Short problem:
Show every line in the rows below that contains the word "inches".

---------- Extracted material ----------

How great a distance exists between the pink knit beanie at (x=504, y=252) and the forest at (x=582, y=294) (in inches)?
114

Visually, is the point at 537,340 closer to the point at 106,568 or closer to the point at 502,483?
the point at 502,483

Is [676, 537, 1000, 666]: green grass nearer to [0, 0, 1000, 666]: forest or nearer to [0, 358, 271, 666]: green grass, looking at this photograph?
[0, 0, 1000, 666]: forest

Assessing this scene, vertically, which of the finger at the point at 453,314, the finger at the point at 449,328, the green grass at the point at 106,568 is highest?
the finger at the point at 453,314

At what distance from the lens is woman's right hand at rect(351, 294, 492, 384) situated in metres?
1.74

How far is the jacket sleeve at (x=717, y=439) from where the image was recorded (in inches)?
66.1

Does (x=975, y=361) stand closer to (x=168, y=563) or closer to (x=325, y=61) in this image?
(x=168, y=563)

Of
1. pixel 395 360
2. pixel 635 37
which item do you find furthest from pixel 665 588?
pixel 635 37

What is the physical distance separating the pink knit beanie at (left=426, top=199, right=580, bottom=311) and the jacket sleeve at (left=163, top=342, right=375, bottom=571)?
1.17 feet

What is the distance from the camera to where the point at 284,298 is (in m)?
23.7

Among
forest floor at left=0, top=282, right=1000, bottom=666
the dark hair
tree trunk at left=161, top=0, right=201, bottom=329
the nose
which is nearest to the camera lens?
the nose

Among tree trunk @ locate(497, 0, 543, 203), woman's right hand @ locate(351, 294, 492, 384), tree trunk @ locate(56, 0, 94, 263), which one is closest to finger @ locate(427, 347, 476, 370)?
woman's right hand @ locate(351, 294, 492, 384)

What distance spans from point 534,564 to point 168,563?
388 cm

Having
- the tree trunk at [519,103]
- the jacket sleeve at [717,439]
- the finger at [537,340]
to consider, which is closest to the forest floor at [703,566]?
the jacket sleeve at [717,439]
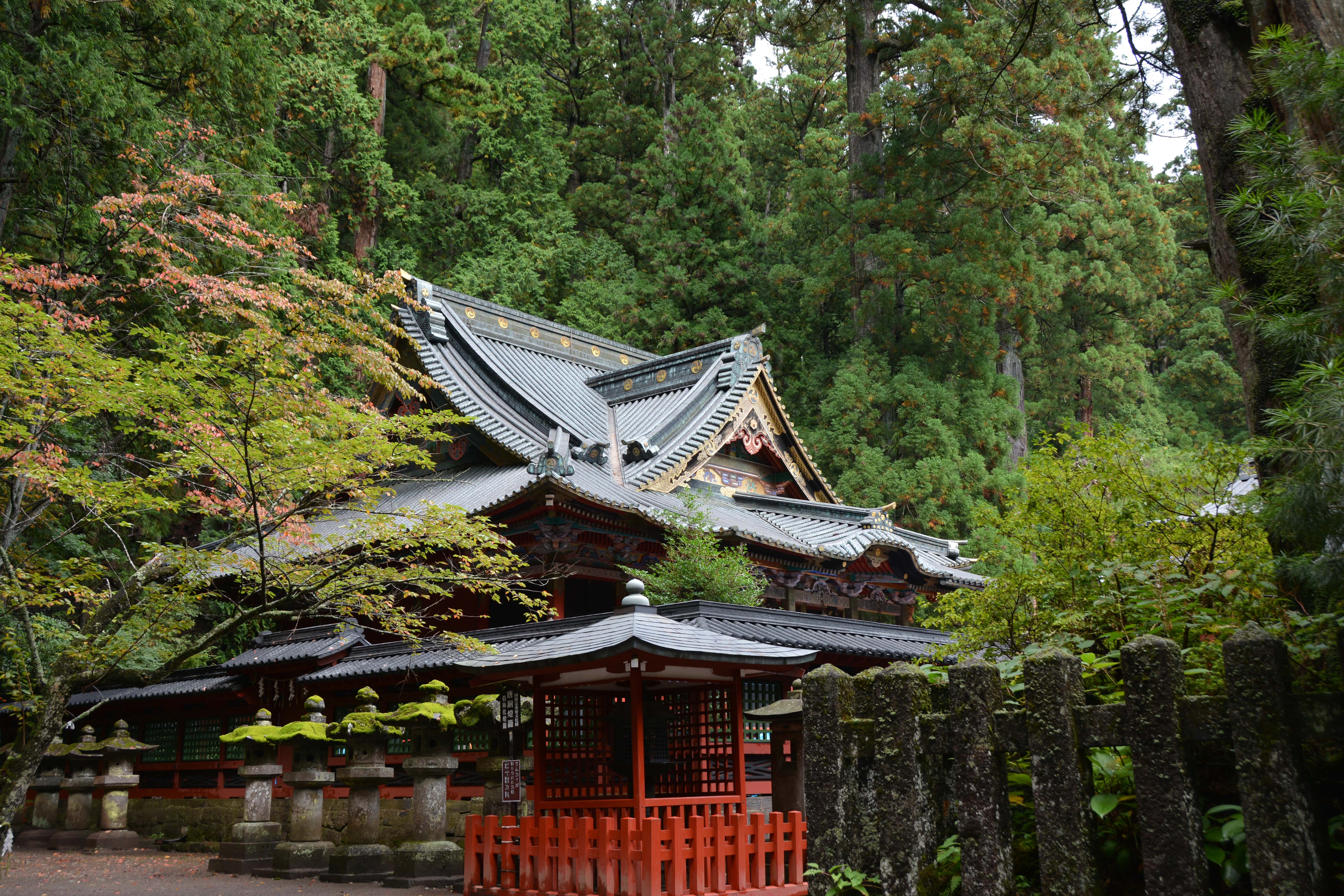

----------

Answer in full:
How great a distance exists between the pink knit beanie at (x=504, y=252) and the forest at (x=582, y=294) (in inches)?
How far is the jacket sleeve at (x=717, y=439) from where the image was recorded (in inches)?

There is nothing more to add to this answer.